Isso dá trabalho, leva tempo, pode ser doloroso e até arriscado. E não tem receita de bolo, não se reduz a uma troca de relatórios entre psicólogo e professor, um confirmando o outro ou um acusando o outro. Isto é, os resultados são imprevisíveis e muita gente não vai gostar do que vai ter que ouvir, ver, encarar, transformar. Então, recorre-se à solução reducionista, com suas mordaças químicas e seus rótulos de exclusão.
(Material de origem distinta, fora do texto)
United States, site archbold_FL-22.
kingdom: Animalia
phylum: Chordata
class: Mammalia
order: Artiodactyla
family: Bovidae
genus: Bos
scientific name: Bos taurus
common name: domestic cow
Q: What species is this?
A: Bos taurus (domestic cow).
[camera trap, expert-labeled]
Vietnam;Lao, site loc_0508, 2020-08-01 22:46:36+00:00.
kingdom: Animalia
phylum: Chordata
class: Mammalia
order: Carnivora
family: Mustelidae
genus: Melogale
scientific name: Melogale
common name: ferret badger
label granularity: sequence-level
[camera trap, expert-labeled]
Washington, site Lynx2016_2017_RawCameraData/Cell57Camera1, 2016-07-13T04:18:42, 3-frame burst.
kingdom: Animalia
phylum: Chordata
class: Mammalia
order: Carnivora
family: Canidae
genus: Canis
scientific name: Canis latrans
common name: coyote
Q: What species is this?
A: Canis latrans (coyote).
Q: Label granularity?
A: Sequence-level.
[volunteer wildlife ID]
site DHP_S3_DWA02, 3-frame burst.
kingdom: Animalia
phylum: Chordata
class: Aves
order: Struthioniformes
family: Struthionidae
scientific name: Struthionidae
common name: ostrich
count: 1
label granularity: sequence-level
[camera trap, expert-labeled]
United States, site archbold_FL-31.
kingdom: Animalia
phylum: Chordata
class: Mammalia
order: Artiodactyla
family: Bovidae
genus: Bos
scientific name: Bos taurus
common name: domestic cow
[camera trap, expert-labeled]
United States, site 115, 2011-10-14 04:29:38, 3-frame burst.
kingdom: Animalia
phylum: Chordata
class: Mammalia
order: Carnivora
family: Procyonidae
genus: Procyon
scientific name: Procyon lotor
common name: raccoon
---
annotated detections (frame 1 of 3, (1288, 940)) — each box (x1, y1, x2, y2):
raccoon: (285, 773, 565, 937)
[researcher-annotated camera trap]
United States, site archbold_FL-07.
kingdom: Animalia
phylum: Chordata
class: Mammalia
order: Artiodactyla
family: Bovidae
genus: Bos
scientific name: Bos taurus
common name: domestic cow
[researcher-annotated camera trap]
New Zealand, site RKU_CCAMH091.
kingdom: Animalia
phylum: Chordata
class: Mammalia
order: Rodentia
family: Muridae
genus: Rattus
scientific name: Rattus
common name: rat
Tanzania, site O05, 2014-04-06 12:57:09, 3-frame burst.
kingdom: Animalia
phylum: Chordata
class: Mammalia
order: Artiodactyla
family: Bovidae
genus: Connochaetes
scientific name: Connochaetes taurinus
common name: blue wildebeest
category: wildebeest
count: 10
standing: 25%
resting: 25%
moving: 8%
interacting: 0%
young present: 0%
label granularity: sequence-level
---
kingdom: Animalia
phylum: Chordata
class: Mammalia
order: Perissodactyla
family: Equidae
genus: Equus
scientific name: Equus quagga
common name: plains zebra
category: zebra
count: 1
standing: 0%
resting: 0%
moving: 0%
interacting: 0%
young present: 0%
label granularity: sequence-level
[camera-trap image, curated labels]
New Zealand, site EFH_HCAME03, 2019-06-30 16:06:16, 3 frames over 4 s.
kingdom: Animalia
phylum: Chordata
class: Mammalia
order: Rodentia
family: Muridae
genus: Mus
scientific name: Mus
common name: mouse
Vejo que a medicalização e os diagnósticos atinjam principalmente os meninos e noto, mais uma vez, outro tipo de violência de gênero. O sexo masculino também sofre com o machismo. Afinal, se os meninos são mais ativos e indisciplinados, seja pela formação cultural que os reprime menos do que às meninas, seja pelo danado do cromossomo Y, seja por tudo isso junto, eles estão perdendo o direito de serem moleques. O que é muito diferente de estar realmente doente e precisar de cuidados especiais. Em nome de um suposto problema de saúde, punimos quem, de repente, tem saúde e vitalidade sobrando. Essa postura deixa o verdadeiro doente, mais uma vez, sem remédio.